This past weekend, as hundreds of thousands of women took to the streets to march for equality this, several women near Los Angeles decided they, too, wanted to protest. Of course, some women couldn’t attend the marches due to health conditions. However, a group of women currently in treatment for cancer in LA decided to have an alternative protest right in their hospital.
Allie Oetken, who’s currently battling Stage 4 Ewing’s Sarcoma, which is a rare bone cancer, explained how the hospital march came to be.

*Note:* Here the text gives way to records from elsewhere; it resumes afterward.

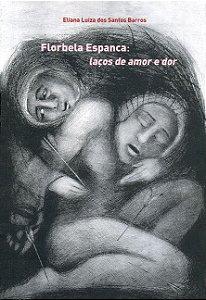"""<span class=""""bn"""">Florbela Espanca: <br>laços de amor e dor</span><span class=""""as"""">Eliana L. dos Santos Barros</span>"""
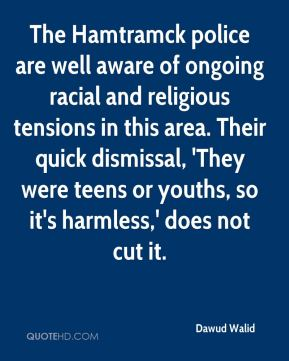 The Hamtramck police are well aware of ongoing racial and religious tensions in this area. Their quick dismissal, 'They were teens or youths, so it's harmless,' does not cut it.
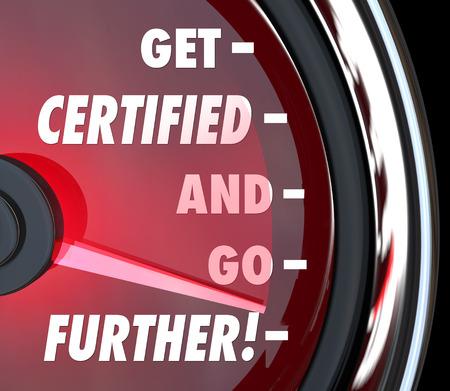 Get Certified und weiter gehen Wörter auf ein Tachometer zu veranschaulichen, oder messen, wie weit kann man vorne durch eine Zertifizierung in Ihrem Job oder Karriere zu bewegen Standard-Bild - 29042081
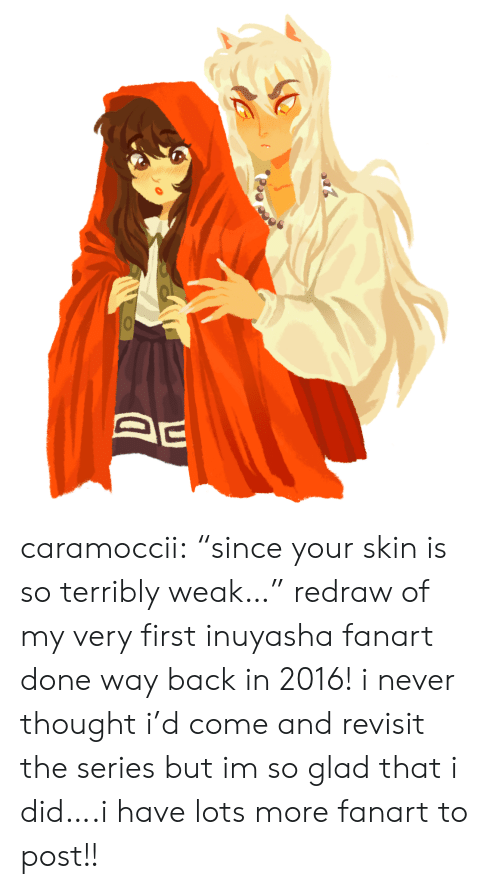 "Did I: caramoccii:  ""since your skin is so terribly weak…"" redraw of my very first inuyasha fanart done way back in 2016! i never thought i'd come and revisit the series but im so glad that i did….i have lots more fanart to post!!"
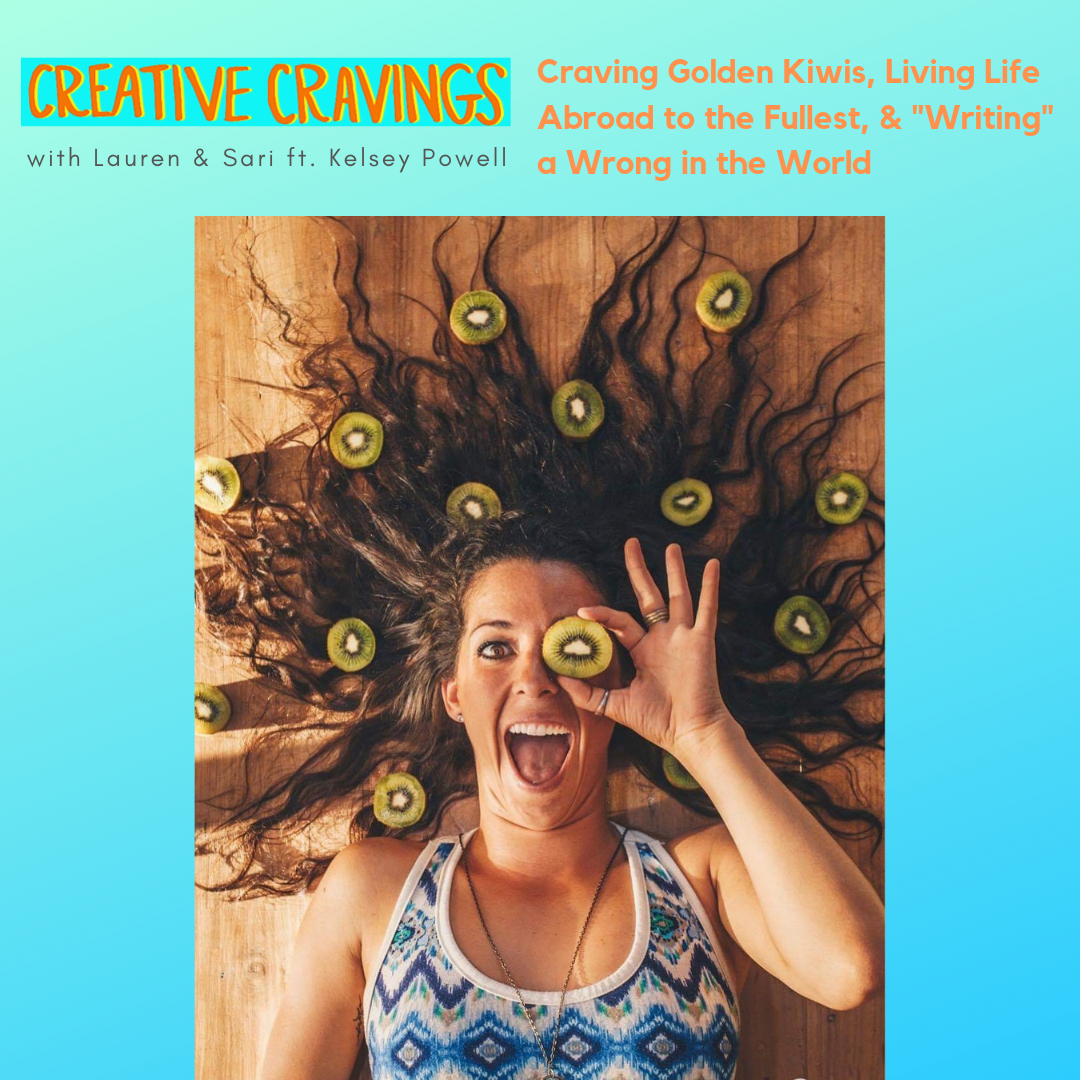 """Ep 3: Craving Golden Kiwis, Living Life Abroad to the Fullest, & """"Writing"""" a Wrong in the World   with Kelsey Powell, of @cravingapeace   3.4.19"""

She wrote on Twitter that their treatment plans require the patients to walk around anyway, so, “we turned it into part of the march.” Of course, nurses at the hospital also accompanied the women as they walked, helping transport IV towers with signs that read, “Women’s March 2017,” and, “March for Our Rights.”

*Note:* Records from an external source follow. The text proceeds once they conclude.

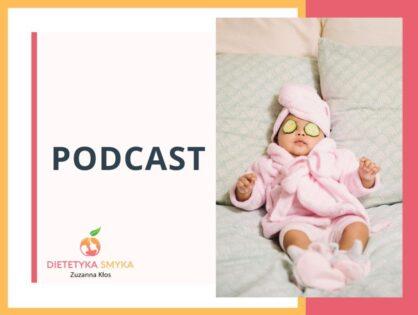 DS 34: Rozszerzanie diety niemowląt- czego nie warto i nie wolno wprowadzać?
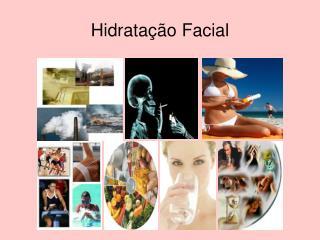 Hidratação Facial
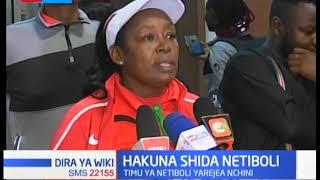 Wachezaji wa timu ya Netiboli wadai hawakuteseka huko South Africa
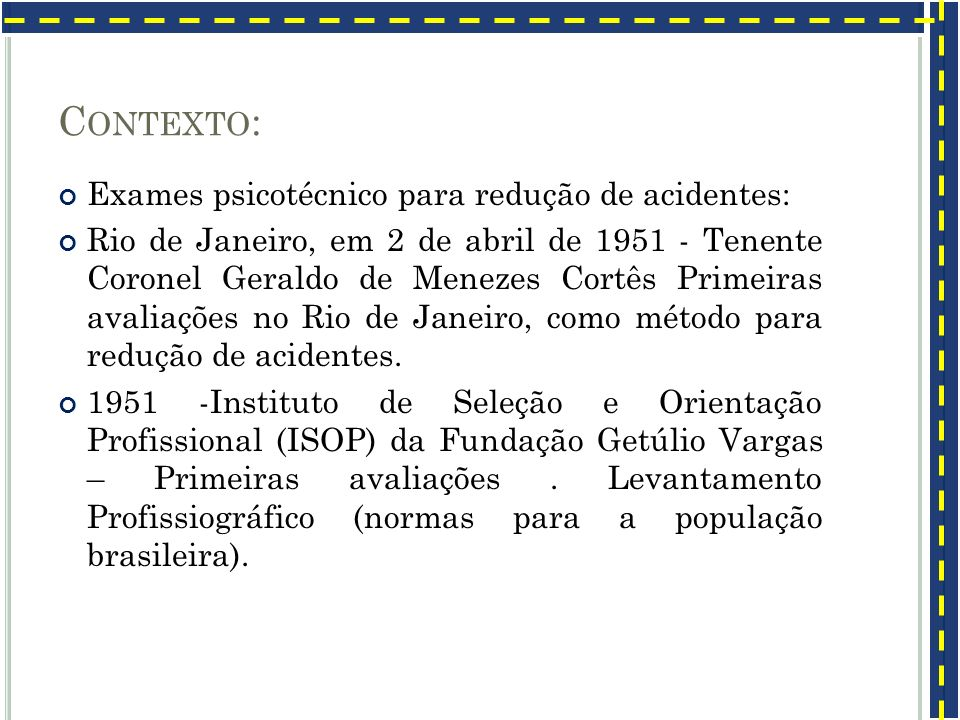 C ONTEXTO : Exames psicotécnico para redução de acidentes: Rio de Janeiro, em 2 de abril de 1951 - Tenente Coronel Geraldo de Menezes Cortês Primeiras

Oetken also spoke to Elle about her situation–and why the movement means so much to her:
“I’ve been a cancer patient for 2+ years now and have had clear scans until just about last weekend [when] they found a tumor on my skull. So I’ve been in the hospital mostly for pain management while we figure out what the plan is moving forward. Well that morning I knew there was going to be multiple women’s marches around the country [and] world and was pretty bummed I wasn’t going to be apart of it, especially since my friends were going to the LA one.
Well in the middle of my wallowing, I heard another lady squeaking down the hallway chanting something so I went out and joined her and we had put together signs that say “Freedom for All” and things like that and marched with our IV poles as well as some of the nurses. It was small but very meaningful that I got to feel part of it and protest the new President and the gross rhetoric and behavior that comes with his power and followers when I otherwise would have had to stay sick in bed and essentially be silent.”

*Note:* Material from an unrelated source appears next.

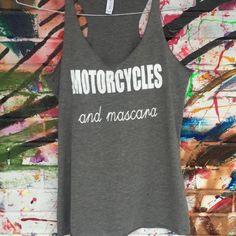 MOTORCYCLES and mascara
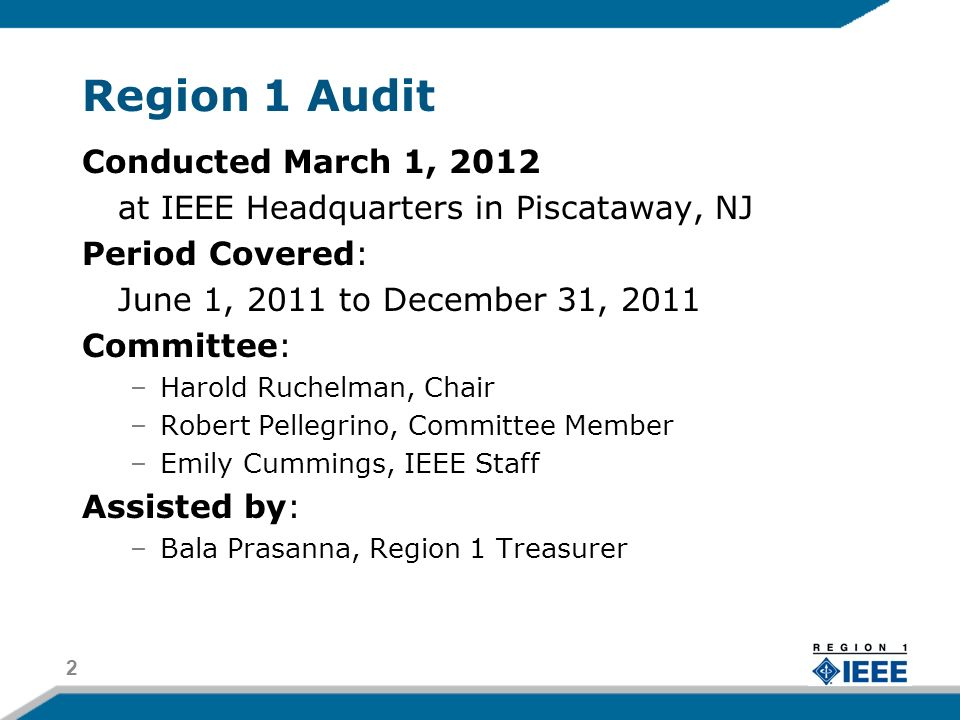 Region 1 Audit Conducted March 1, 2012 at IEEE Headquarters in Piscataway, NJ Period Covered: June 1, 2011 to December 31, 2011 Committee: –Harold Ruchelman, Chair –Robert Pellegrino, Committee Member –Emily Cummings, IEEE Staff Assisted by: –Bala Prasanna, Region 1 Treasurer 2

I’m glad these women were able to participate in the march in their own way, especially as it can be impossible or unsafe for many to attend a demonstration, based on safety and health concerns. Protesting–and standing up for your beliefs–doesn’t just happen in traditional demonstrations, but can be expressed in a variety of other ways. This protest in particular shows us the power that coming together, even in somewhat unusual circumstances, can do.